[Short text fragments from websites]
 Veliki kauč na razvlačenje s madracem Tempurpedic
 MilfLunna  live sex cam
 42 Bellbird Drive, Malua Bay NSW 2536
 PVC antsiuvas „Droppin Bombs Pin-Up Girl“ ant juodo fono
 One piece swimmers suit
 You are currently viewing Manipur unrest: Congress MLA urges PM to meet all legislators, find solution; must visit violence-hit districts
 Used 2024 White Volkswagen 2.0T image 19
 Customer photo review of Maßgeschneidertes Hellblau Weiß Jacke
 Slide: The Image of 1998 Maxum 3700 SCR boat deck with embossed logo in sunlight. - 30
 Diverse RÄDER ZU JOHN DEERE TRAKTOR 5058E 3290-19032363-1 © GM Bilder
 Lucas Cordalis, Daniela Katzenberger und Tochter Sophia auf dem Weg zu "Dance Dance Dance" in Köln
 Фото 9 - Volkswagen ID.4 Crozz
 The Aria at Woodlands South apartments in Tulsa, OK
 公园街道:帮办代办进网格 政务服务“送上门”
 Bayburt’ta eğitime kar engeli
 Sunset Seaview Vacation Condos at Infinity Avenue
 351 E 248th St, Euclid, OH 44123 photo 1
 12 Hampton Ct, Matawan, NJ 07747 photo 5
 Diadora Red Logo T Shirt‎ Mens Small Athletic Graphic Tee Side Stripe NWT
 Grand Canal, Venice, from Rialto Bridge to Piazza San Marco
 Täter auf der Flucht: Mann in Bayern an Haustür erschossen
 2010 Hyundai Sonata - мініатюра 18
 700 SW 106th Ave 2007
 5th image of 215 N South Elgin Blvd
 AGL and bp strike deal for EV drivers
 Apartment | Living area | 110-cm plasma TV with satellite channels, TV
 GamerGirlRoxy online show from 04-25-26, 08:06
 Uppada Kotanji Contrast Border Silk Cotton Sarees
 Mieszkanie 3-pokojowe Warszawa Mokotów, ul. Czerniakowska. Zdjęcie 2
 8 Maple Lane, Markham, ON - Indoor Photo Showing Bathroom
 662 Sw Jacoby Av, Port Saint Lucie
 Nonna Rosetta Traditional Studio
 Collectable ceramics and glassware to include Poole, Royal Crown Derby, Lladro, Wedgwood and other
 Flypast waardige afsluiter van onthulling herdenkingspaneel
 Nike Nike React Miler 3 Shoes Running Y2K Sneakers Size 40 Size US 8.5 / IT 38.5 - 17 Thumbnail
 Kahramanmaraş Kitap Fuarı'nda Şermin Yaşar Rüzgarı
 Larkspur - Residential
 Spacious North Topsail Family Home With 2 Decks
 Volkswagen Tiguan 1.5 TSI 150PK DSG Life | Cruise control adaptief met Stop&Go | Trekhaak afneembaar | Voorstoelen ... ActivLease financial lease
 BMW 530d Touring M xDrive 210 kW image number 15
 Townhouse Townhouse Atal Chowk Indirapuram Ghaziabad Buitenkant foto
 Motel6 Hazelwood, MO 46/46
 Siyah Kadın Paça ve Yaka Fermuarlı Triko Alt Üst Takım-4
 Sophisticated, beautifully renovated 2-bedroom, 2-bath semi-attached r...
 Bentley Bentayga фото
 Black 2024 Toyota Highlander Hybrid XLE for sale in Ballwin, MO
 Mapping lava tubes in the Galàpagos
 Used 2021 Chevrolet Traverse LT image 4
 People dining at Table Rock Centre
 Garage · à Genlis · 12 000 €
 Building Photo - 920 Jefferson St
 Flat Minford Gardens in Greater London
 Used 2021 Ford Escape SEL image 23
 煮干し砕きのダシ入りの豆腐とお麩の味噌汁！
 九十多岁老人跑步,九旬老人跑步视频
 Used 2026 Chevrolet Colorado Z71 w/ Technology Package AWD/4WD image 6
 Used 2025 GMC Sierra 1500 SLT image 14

**Task instructions:**
Pull each line containing "Chevrolet" from the records.

**Output of the task:**
 Used 2021 Chevrolet Traverse LT image 4
 Used 2026 Chevrolet Colorado Z71 w/ Technology Package AWD/4WD image 6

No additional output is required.